_Required work:_
1. List every example of services that the economic commentary gives in parentheses.
2. Answer each question from the economic commentary:
(a) Which line in the chart stands for manufacturing?
(b) Which program does the commentary say has stimulated the US economy?
(c) What date appears above the heading about US PMI/ISM?

BEGIN Selected excerpt

Manufacturing (dotted black line) is now as bad as it was during the covid crash (extreme-adjusted), and heading towards the GFC (2009) lows.  Services (i.e., retailing, restaurants, travel, hotels, etc.) --- the dotted blue line --- were much worse affected by the lockdowns. Pent-up demand led to the early-2023 services "revenge spending" bounce, which lifted the economy, but which is currently fizzling out.

Why so much weaker than the USA, despite equally stringent monetary tightening?  The misnamed "Inflation Reduction Act" has stimulated the US economy, but no similar program has been enacted in Europe.  Proof positive (if you needed it) that fiscal stimulus works.  Biden is returning us to the 1945-1984 Keynesian consensus, where the Federal Government was intimately involved in mitigating deep recessions.  The long-term implications are interesting, politically and economically.   For example, the divergence between the US and Europe suggests that Europe's interest rates may have peaked and may start falling soon, while, even if you believe that the Fed has stopped raising rates, the Fed Funds rate is unlikely to fall soon.


As usual, you should be able to get a clearer image by clicking on it


Thursday, November 2, 2023

US PMI/ISM down in October, but trend still up

Despite my forecasts that the US economy would slow sharply after the fastest rise in interest rates and the steepest fall in money supply in 40 years, it hasn't happened.   Growth appears to be accelerating.  (However, my forecast for a European recession, where, unlike the US, there has been no massive fiscal stimulus, is being fulfilled)

END Selected excerpt
BEGIN Information given

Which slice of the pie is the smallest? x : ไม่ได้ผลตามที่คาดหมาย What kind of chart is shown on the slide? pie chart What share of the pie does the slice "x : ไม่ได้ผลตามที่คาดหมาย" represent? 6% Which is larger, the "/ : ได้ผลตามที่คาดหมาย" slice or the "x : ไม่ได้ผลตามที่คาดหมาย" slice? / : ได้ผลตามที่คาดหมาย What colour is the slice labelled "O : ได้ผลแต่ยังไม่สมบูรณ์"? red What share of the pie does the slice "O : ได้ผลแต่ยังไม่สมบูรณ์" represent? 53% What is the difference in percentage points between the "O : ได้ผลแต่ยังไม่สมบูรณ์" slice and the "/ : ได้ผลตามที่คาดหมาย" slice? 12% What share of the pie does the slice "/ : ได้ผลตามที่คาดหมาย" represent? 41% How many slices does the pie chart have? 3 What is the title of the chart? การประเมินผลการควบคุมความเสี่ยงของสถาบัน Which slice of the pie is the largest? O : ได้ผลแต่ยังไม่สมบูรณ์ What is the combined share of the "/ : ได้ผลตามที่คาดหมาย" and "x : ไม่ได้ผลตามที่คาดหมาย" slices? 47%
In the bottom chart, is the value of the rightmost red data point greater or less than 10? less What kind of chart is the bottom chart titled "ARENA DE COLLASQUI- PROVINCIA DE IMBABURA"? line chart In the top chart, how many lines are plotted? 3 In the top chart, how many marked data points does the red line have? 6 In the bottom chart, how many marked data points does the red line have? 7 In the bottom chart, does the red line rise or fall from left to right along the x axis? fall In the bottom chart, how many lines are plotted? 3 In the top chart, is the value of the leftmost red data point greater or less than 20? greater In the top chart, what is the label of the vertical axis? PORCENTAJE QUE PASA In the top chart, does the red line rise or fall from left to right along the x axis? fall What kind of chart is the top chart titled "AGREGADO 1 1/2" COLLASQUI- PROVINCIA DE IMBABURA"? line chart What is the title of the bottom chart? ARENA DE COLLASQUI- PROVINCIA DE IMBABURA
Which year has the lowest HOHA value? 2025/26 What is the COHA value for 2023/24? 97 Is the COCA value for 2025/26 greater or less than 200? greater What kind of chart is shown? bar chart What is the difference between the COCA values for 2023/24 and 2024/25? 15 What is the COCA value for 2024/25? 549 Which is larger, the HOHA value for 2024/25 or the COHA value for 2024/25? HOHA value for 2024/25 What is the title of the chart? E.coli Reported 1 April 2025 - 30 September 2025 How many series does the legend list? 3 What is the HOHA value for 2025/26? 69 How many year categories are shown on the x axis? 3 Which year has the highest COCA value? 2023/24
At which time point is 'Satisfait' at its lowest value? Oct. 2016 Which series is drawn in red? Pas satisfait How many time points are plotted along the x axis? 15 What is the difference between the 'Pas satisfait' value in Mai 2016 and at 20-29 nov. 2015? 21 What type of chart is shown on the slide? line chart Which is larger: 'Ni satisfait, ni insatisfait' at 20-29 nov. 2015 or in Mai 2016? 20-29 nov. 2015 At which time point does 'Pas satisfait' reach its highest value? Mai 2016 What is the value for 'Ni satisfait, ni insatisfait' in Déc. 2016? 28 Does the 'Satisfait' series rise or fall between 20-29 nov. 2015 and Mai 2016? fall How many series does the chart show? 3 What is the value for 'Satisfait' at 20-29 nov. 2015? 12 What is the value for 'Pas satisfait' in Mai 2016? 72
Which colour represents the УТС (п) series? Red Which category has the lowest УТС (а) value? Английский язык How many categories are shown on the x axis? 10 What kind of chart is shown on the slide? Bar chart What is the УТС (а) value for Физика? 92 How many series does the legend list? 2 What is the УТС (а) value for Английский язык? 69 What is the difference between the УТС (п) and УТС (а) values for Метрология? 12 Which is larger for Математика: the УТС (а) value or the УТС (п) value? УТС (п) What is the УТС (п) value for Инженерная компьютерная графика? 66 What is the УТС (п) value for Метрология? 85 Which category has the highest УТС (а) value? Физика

END Information given

_Exercise results:_
1. retailing, restaurants, travel, hotels

2.
(a) The dotted black line.
(b) The "Inflation Reduction Act."
(c) Thursday, November 2, 2023.